それもそのはずだ。幸之輔が謝るなんて、今まで一度もなかったことなのだ。
「……これを読ませて貰った」
『魔法の万年筆』が書かれたノートを見せると、寧々は目を丸くした。
「俺が、旭寧々の可能性を掻き消すようにして生きてきたことを……許してほしい。すまなかった」
幸之輔は深く頭を下げた。目を閉じれば今でも、寧々が引きこもるきっかけになったあの日の表情が思い出せる。
今なら、あの表情の意味もわかる。あれは、寧々が幸之輔に勝るものはないのだと何もかもを諦め、将来への光を失った瞬間だったのだ。

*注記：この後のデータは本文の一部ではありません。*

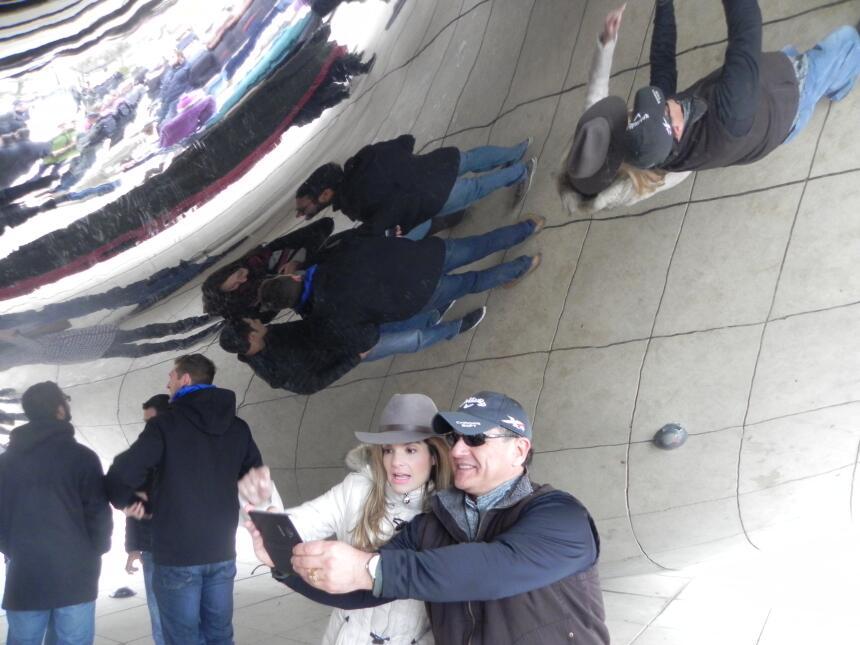 Renzo y Maria Esther visitaron la ciudad y suburbios de Chicago DSCN7408...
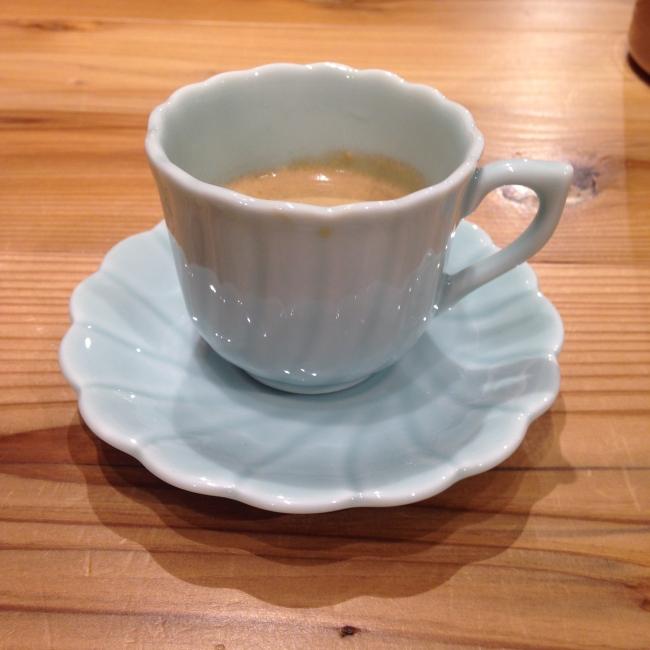 青山窯のカップ&ソーサーで楽しむエスプレッソ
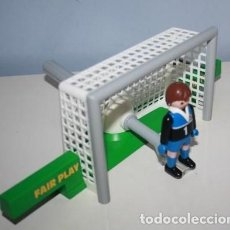 Playmobil: PLAYMOBIL PORTERIA FUTBOL CON PORTERO. Lote 157915650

「俺は旭家の跡取りである以上、何もかもが一番でなければいけないと考えていたし、お前の誇りである兄でいなければとも思っていた。だから学業も運動も習い事も、読んだ漫画の数ですら、俺は寧々より上回っている必要があると考えていた。だから俺は……俺が心掛けてきたことで、お前の向上心や将来への希望を奪っていることに、気がつかなかったんだ。お前は俺を憎んでいるだろうが……どうか、許してくれないか?」
人に対して謝るという行為は、屈辱的なことだと思ってきた。だが実際には、許してもらえなかったことを想像したときの恐怖の方が勝ることを知った。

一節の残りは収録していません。